** start SELECTED PASSAGE **

Later I say, “Will you make me one promise?” Do you make promises to people who you don’t know, that they intend to keep? I said, “Will you promise me you’ll share the questions that naturally arise when great decisions are going to be made?” What am I doing there hypnotically? Steve, you know this as a brilliant hypnotist. If there is a behavior, we know what the client is going to do. We incorporate it into the suggestions that we want them to take on as real. We know in the process of settling that client, that prospect, is going to ask questions. We may as well define the meaning for them of what asking questions means. I said, “Will you please share the questions that naturally occur when a great decision is going to be made?” I’m giving them a post-hypnotic suggestion that every time they raise their hand to ask a question, it means they are going to make a great decision. Not that they’re cynical or that they don’t believe me. Did you see the frame we’re setting there?
Yes, otherwise people tend to assume that they’re questioning. You, as a salesman, are often assuming that a question is an objection. Objection means the person is moving further away rather than closer to the decision.

** end SELECTED PASSAGE **
** start RECORD EXCERPTS **

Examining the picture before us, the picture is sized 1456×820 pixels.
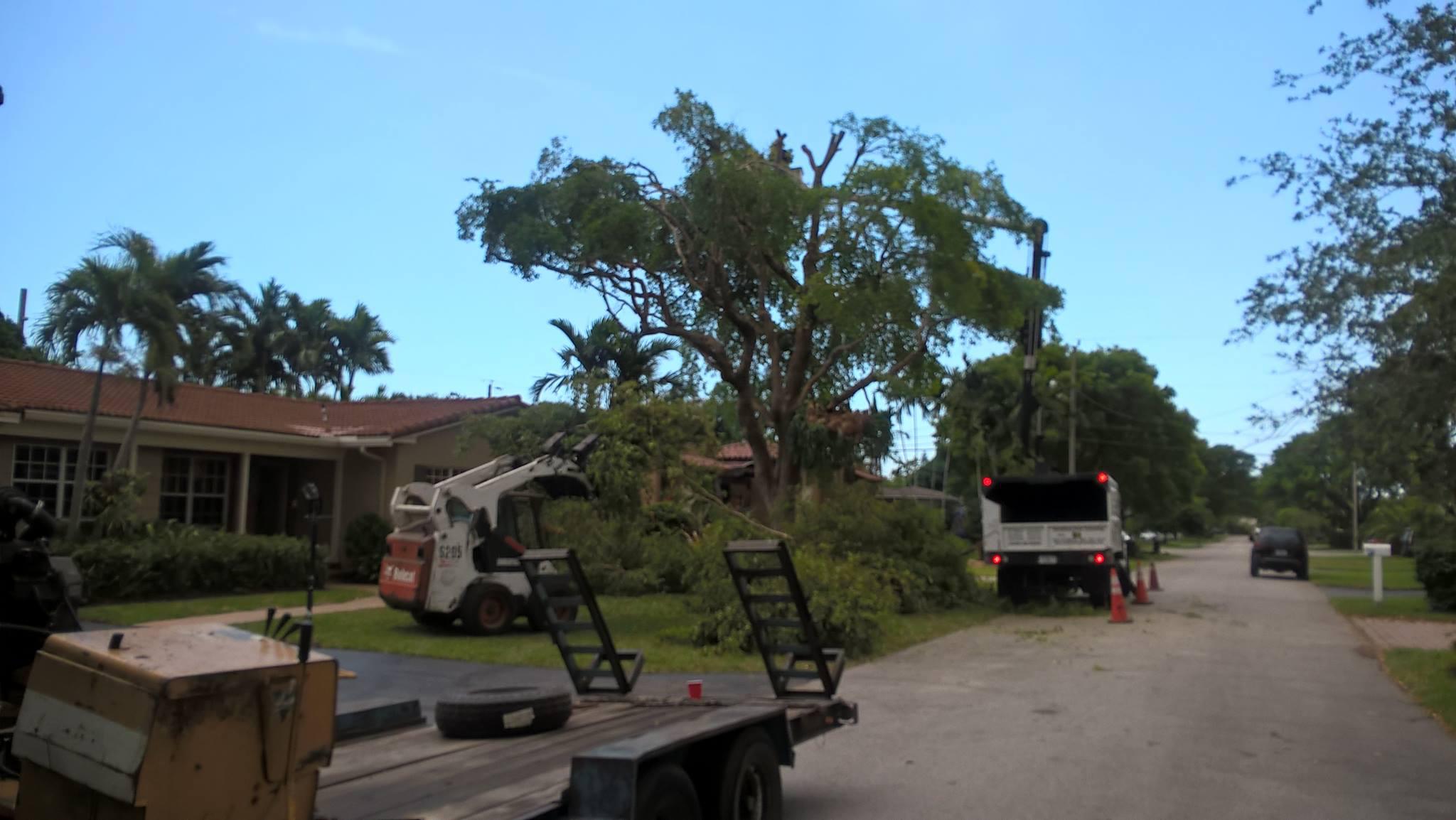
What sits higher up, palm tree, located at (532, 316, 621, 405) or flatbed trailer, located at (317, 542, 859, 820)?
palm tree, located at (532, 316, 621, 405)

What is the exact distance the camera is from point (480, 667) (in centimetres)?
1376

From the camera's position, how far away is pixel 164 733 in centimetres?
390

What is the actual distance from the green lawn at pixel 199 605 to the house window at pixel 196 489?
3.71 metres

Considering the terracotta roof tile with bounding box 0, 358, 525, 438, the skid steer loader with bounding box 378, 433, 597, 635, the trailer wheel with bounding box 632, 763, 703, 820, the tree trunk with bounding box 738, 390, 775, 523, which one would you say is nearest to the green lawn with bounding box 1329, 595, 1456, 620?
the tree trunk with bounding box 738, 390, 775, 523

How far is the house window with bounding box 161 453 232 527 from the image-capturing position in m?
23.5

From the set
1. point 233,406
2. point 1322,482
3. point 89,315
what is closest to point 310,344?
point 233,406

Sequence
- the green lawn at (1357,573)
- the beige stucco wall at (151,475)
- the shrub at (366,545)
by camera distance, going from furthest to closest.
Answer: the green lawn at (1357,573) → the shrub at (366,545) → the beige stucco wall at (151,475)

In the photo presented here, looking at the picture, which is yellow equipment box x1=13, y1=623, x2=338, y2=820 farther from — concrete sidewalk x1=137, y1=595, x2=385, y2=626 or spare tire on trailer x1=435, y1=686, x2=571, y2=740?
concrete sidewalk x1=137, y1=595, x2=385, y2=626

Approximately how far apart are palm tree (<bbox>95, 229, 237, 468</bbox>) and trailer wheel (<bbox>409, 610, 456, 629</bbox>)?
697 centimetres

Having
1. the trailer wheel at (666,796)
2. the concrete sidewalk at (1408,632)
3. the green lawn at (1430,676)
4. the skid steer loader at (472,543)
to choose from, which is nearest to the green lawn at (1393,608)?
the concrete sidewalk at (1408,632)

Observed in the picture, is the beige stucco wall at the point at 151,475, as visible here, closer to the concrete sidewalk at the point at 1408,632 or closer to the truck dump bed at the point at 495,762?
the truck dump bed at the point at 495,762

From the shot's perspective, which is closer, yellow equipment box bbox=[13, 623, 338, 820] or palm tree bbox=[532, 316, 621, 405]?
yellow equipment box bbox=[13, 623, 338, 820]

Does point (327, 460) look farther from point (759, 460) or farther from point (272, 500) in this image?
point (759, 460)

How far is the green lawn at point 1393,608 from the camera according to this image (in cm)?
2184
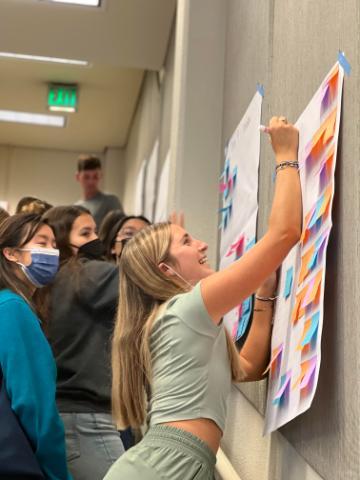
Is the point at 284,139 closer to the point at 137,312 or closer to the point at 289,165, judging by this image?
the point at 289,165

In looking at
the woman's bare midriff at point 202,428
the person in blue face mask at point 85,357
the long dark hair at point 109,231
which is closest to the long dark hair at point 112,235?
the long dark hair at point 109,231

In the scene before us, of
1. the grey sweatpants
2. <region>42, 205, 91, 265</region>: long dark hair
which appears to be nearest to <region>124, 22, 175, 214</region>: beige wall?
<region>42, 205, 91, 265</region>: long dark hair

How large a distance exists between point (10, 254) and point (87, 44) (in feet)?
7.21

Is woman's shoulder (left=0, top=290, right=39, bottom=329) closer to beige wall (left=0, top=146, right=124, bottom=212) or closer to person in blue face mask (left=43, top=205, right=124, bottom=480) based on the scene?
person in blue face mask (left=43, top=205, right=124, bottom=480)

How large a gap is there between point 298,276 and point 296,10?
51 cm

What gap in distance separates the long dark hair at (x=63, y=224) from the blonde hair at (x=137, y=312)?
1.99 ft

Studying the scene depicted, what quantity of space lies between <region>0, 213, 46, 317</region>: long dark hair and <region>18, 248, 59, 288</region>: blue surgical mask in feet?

** end RECORD EXCERPTS **

▶ DIRECTIVE
Quote the part of the sales hypnosis transcript that begins with the words containing "Yes, otherwise people" and ends with "to the decision.". The listing is separate material, unrelated to the sales hypnosis transcript.

▶ FINISHED TASK
Yes, otherwise people tend to assume that they’re questioning. You, as a salesman, are often assuming that a question is an objection. Objection means the person is moving further away rather than closer to the decision.